**WORK TO COMPLETE**
Your task is to copy each line of the listing that contains the word "scientific".

**RECORD EXTRACTS**
____________________
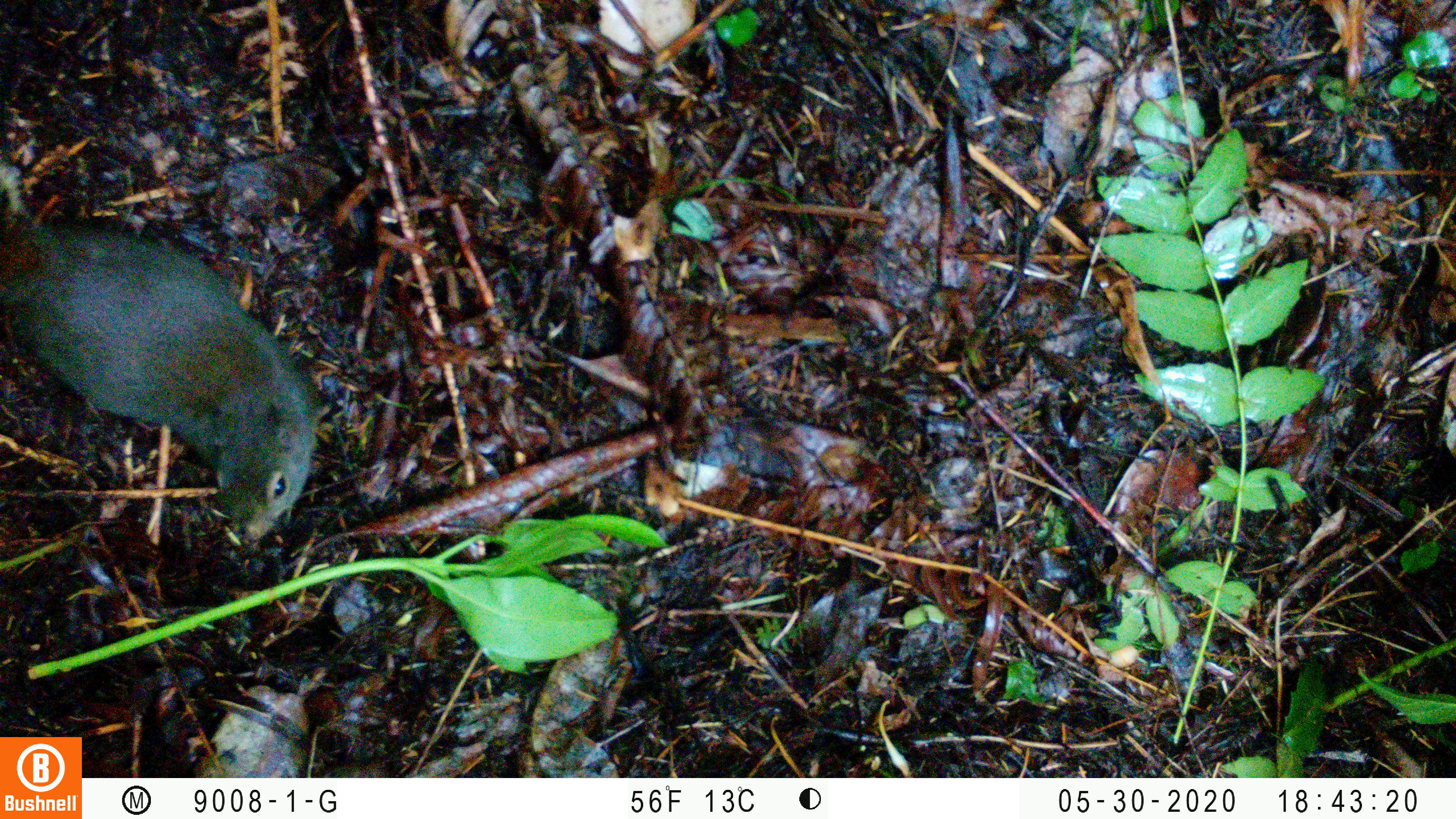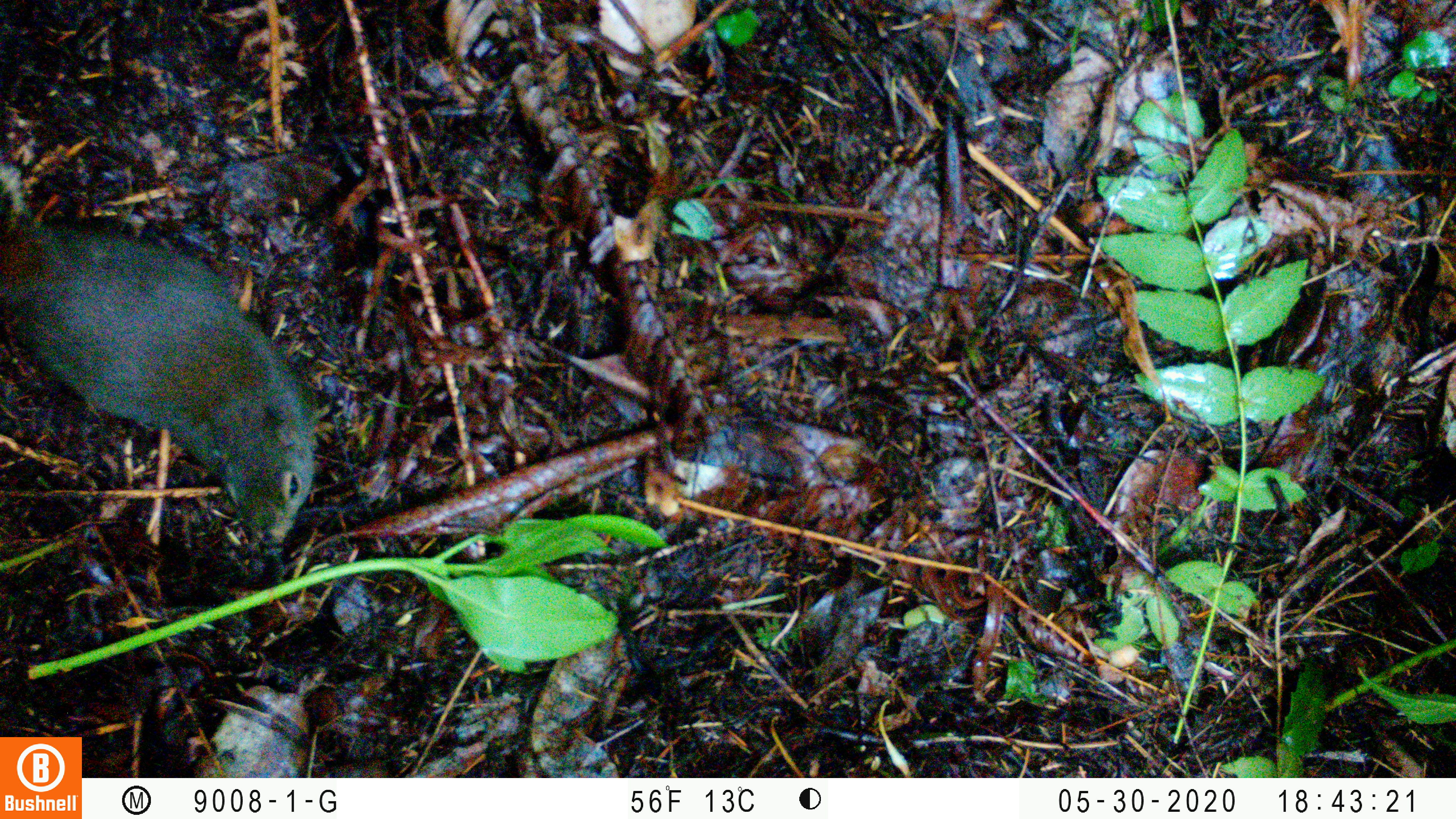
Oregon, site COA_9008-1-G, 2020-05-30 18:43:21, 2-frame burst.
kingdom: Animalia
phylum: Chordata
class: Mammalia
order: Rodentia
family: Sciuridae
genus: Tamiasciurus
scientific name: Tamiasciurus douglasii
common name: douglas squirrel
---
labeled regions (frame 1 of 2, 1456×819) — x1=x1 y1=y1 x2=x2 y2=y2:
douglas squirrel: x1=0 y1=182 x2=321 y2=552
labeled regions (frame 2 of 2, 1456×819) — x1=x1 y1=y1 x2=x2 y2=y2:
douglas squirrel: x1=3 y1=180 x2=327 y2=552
____________________
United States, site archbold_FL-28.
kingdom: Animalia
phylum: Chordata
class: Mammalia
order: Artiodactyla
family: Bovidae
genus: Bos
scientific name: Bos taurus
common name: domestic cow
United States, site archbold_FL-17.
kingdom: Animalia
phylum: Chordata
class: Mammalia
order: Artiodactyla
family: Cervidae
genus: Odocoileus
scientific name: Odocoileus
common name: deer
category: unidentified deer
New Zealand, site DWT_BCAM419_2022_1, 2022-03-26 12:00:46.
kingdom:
____________________
**TASK RESPONSE**
scientific name: Tamiasciurus douglasii
scientific name: Bos taurus
scientific name: Odocoileus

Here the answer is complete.